Re: If we do get Afghanistan, what shall we do with it?

From: Mike Lorrey (mlorrey@datamann.com)
Date: Sun Nov 25 2001 - 12:13:45 MST


CurtAdams@aol.com wrote:
>
> In a message dated 11/22/01 2:16:53 AM, ml@gondwanaland.com writes:
>
> >On Wed, Nov 21, 2001 at 09:10:40AM -0800, Lee Daniel Crocker wrote:
> >> Sure, we've done some wrong things, but nothing even
> >> remotely close to unthinkable horrors of Pearl Harbor or WTC.
> >
> >I don't know, I've thought about Pearl Harbor, WTC and far more
> >horrific events a fair bit.
> >
> >The US carried out terrorist acts against American Indians for
> >well over a century. I'm sure that a number of these, considered
> >individually, were remotely close to WTC, perhaps even worse.
>
> You needn't stretch to find worse US parallels. Dresden, Hiroshima,
> and Nagasaki were all straight-up terrorist acts - trying to force
> action onto governments/societies by killing civilians in areas of
> minimal military importance.

Quite. However, a proper examination of the Dresden incident,
specifically, will show that the US only bombed the rail yards. It was
the British who had firebombed the whole city the night before with HE
then incindiaries, and they did so because they wanted to "beat us to
it". While the US has some blame, the overwhelming blame belongs
specifically to european sources.

>
> (What the US did to the Amerinds was horrible and frequently
> genocidal. I consider it a stretch because it was so long ago,
> and because few Americans would attempt to justify it today.)

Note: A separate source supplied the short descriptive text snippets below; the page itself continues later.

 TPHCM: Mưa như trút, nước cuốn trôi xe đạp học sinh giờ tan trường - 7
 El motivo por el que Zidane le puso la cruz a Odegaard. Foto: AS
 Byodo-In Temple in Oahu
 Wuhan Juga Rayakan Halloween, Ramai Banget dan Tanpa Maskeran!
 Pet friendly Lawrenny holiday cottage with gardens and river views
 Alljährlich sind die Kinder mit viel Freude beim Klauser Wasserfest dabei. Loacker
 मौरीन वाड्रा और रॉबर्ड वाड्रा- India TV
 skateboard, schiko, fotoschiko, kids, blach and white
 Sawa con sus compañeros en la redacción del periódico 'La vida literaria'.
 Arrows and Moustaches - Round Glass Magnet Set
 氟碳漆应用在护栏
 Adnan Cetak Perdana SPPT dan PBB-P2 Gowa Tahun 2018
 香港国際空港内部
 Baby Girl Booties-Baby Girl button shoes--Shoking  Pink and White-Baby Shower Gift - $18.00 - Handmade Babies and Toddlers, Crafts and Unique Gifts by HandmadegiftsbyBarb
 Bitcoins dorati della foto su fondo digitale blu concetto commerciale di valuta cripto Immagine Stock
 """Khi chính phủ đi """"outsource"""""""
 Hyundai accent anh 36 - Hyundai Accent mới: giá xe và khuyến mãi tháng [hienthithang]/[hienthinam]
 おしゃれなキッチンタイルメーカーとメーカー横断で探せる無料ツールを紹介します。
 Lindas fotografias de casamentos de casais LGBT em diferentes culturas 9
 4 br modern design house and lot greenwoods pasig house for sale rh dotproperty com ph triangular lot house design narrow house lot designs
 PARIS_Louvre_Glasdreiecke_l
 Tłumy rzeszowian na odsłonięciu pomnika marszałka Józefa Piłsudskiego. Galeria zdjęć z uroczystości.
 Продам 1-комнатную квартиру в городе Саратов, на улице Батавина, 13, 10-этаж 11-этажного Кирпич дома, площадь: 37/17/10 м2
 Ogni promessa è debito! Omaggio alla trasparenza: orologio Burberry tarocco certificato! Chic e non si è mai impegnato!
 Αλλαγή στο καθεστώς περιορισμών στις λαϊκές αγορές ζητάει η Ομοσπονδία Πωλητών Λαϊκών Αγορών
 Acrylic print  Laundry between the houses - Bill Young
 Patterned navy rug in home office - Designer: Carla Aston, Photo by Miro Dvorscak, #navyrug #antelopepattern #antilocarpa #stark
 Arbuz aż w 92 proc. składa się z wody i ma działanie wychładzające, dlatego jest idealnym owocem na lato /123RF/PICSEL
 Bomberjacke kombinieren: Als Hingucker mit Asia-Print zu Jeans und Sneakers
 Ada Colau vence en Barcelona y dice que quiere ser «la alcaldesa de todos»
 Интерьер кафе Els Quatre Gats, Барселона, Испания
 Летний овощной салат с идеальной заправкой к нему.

Similar to my clarification above, 75% of the deaths of amerinds from
disease occured prior to the British arrival, and 90% occured prior to
the establishment of the US government. Wholly 100% occured prior to the
acceptance of the germ theory of disease in western heath science.

Furthermore, I don't regard Hiroshima or Nagasaki to be primarily
terrorist acts. By late in the war, both the German and Japanese
governments had so thoroughly mobilized and armed their societies in
preparation for invasion of their home territories that the only people
there that could be considered 'non-combatants' under the Geneva
Conventions were those in POW camps and patients in hospitals.

Under the Geneva Conventions, when a combatant hides behind
non-combatants or in non-combatant facilities, those then become
combatant targets as well, legally.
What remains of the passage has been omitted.